Suppression of autophagy has emerged as a means to inhibit HCV replication[9-11,207]; therefore, the implications of repressed autophagic activity in anti-HCV therapy can be envisioned. Our recent studies indicated that pharmacological inhibitors of autophagy, such as chloroquine (CQ) and bafilomycin A1 (BAF-A1), can specifically inhibit HCV infection through activation of type I IFN antiviral immunity in the in vitro HCVcc model[10]. CQ and BAF-A1 were also shown to inhibit HCV entry via inhibiting the endocytosis pathway[39], and CQ has been demonstrated to inhibit the development of pancreatic tumor formation in a rodent model[233,234]. Recently, in vivo gene transfer of transcriptional factor EB, which is a master gene that regulates autophagy in the livers of mice, can promote clearance of mutant, hepatotoxic alpha-1-anti-trypsin, which is a protein aggregate that commonly causes liver injury[236]. This finding implicates that modulation of cellular autophagy may provide an innovative and feasible therapeutic strategy for curing liver-associated diseases. Therefore, it is anticipated that these autophagic inhibitors, along with small molecule of inhibiting autophagy, could be therapeutically applied in the treatment of HCV infection and possibly HCV-associated liver diseases. Again, an in vivo small animal model for studying HCV infection and the progression of liver-related diseases is required for screening and testing the efficacy and safety of a potential therapeutic strategy.

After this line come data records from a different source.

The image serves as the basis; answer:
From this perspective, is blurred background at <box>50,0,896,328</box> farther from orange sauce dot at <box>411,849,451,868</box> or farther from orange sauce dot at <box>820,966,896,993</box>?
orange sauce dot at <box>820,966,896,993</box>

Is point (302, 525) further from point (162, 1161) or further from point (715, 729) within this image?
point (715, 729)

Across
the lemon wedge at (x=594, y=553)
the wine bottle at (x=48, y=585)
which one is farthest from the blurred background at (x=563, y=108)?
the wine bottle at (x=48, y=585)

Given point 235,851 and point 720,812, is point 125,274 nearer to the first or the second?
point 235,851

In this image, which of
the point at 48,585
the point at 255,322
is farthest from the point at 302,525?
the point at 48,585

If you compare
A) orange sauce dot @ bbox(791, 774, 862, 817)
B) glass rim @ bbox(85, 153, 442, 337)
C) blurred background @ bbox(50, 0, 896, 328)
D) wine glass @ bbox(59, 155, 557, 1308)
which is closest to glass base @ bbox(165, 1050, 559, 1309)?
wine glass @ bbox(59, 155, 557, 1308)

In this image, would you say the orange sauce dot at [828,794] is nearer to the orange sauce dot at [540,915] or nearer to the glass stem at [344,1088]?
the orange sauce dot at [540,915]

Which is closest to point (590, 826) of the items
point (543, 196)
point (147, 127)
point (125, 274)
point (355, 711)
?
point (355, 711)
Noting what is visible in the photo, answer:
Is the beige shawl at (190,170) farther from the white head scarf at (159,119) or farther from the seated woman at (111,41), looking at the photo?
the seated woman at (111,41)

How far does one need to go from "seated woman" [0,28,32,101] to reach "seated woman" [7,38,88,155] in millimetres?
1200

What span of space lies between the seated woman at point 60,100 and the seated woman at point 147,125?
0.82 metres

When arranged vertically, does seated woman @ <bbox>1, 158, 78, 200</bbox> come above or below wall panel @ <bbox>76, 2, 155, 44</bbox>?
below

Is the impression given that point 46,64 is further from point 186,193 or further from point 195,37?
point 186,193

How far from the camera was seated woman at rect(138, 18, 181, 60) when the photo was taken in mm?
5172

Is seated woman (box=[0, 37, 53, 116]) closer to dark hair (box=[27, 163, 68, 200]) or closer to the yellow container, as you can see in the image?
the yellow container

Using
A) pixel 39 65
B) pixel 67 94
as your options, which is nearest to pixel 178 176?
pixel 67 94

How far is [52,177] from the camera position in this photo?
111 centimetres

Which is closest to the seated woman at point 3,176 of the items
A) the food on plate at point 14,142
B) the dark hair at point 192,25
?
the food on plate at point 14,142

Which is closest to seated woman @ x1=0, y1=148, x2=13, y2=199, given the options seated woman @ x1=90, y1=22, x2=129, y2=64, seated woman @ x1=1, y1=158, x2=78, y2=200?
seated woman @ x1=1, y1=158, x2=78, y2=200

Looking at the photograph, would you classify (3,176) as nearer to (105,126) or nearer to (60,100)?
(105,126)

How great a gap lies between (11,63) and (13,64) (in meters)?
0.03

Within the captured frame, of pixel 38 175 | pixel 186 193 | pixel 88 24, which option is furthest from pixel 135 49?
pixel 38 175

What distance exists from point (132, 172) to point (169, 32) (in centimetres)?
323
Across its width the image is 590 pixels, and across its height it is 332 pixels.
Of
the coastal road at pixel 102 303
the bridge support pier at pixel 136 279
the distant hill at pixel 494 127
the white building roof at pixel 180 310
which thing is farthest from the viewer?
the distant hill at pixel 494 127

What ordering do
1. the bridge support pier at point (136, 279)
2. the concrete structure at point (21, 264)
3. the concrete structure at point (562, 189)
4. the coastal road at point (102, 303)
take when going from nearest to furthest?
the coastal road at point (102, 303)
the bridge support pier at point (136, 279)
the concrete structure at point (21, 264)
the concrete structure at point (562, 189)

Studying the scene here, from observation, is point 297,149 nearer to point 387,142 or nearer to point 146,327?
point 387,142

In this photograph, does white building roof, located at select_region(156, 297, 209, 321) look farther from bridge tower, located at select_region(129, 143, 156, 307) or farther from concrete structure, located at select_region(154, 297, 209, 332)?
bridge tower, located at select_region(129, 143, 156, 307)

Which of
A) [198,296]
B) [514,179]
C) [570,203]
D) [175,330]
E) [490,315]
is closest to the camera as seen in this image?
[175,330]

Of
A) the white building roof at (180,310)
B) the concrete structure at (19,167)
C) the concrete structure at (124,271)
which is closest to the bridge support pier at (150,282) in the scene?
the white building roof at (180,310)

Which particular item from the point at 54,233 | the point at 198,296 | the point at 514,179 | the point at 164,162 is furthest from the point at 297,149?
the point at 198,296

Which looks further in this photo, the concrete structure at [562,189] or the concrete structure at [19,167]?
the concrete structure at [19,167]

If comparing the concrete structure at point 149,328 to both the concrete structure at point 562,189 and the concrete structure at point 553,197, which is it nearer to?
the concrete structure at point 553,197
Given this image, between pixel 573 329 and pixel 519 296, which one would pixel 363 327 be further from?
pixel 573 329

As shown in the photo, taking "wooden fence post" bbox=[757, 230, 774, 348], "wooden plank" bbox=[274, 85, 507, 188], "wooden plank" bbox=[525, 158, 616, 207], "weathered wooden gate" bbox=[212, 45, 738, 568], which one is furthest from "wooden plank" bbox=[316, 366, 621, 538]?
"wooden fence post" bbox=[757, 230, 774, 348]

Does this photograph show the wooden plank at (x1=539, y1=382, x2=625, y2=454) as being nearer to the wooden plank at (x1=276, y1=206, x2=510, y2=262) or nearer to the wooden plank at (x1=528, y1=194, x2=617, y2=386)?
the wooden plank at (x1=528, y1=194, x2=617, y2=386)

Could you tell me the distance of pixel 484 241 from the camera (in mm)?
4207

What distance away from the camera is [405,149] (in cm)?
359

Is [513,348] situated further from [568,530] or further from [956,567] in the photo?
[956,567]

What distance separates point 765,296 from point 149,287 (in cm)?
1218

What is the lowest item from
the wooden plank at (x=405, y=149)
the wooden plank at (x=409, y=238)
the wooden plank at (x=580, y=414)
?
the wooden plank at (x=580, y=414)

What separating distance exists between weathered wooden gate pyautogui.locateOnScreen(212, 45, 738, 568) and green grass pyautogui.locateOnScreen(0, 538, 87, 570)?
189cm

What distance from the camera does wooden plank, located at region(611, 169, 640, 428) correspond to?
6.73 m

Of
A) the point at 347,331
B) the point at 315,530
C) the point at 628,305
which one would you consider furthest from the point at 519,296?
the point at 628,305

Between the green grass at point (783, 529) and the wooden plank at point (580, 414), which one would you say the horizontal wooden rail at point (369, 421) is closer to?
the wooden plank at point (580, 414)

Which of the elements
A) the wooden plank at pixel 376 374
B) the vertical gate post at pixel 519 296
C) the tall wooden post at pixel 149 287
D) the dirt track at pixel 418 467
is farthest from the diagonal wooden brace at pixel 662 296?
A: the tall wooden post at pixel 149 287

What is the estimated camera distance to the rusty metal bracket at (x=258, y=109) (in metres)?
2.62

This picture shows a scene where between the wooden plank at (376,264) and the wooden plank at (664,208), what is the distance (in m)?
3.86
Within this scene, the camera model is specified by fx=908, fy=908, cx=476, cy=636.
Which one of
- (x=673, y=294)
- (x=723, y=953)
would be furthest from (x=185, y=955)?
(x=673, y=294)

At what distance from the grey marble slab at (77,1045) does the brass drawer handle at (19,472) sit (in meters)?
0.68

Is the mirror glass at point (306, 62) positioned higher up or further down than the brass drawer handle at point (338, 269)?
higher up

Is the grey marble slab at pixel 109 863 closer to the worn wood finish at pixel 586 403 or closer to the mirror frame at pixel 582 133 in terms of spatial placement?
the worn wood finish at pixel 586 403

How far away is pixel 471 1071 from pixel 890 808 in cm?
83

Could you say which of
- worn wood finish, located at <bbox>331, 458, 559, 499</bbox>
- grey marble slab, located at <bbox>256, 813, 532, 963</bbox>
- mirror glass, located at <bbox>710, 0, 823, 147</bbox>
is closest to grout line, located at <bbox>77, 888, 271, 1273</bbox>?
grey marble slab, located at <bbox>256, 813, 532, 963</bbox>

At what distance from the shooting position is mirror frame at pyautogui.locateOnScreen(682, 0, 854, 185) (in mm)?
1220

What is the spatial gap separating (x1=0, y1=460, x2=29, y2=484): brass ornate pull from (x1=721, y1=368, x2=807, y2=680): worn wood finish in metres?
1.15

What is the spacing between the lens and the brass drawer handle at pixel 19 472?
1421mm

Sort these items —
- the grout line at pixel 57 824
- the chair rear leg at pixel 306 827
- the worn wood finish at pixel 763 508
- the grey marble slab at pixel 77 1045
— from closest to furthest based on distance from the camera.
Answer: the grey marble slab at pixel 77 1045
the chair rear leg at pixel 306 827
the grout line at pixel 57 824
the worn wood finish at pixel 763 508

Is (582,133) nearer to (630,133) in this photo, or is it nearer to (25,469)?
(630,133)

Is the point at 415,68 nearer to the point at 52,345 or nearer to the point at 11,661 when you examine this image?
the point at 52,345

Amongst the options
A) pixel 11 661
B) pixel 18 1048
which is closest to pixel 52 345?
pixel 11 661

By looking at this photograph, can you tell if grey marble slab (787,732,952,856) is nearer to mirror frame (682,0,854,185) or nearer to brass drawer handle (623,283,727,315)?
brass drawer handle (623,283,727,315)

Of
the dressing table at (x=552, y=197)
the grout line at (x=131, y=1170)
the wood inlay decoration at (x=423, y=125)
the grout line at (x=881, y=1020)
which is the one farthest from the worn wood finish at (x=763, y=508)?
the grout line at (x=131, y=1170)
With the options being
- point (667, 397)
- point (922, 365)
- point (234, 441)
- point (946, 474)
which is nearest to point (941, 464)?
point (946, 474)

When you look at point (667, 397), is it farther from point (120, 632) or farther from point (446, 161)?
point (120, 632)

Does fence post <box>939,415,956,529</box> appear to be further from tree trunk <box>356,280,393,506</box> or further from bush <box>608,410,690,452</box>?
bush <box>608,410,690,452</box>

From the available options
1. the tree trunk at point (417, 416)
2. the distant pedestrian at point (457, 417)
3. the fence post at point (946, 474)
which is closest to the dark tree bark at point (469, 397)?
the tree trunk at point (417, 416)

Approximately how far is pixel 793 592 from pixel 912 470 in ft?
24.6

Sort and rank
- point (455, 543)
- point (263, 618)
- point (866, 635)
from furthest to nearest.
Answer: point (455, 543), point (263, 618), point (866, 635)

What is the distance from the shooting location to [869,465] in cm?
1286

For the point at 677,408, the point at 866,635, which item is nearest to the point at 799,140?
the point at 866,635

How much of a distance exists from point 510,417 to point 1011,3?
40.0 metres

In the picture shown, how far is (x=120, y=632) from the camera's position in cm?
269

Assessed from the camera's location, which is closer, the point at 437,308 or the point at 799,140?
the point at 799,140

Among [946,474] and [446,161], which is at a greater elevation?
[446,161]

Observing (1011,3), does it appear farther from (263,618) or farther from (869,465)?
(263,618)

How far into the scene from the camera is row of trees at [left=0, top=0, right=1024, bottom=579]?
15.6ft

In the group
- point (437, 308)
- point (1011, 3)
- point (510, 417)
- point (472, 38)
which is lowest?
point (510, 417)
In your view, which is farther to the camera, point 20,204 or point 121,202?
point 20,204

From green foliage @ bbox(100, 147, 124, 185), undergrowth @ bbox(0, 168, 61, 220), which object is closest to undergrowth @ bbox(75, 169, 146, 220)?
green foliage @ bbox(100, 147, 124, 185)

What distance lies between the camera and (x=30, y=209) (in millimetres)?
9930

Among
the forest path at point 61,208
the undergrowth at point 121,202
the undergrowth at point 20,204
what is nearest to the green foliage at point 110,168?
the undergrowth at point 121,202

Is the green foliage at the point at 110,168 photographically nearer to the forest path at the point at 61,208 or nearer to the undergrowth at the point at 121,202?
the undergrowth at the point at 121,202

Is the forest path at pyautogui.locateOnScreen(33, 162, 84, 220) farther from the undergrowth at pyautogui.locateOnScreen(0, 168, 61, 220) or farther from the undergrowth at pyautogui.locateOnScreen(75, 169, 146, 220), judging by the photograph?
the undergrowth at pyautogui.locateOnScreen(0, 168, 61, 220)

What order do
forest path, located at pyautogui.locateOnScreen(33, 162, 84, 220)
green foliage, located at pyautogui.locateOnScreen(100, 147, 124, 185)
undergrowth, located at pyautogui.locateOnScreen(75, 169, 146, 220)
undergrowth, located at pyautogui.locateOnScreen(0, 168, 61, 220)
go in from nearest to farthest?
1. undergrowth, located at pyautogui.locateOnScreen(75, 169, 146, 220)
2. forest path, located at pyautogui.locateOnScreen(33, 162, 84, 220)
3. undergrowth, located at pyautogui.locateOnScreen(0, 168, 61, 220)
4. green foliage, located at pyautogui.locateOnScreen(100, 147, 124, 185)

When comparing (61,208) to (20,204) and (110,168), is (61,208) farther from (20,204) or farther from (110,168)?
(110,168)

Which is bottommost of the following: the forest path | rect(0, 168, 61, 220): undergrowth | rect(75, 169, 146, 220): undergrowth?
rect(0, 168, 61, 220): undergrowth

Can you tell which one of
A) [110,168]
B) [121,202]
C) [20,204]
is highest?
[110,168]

Autophagy has emerged as an important topic in HCV research. However, the detailed mechanistic action of how HCV activates the autophagic process and comprehensive knowledge of the physiological significance of autophagy at each step of the HCV life cycle still remain to be investigated. Moreover, autophagy may contribute to the pathogenesis of HCV-associated liver diseases. In the future, studies on the exploration of the clinical relevance of autophagy in HCV-infected patients and in vivo investigations using small animal models that can support the complete HCV replication cycle shall provide mechanistic insights into the functional impacts of autophagy-HCV interactions in the pathogenesis of HCV-derived liver diseases. The results of these studies will benefit the development of new therapeutic strategies that are capable of curing HCV infection and elucidate the pathogenesis of HCV-associated liver diseases. These results will also facilitate the design of an efficacious vaccine that can protect the human population against HCV infection.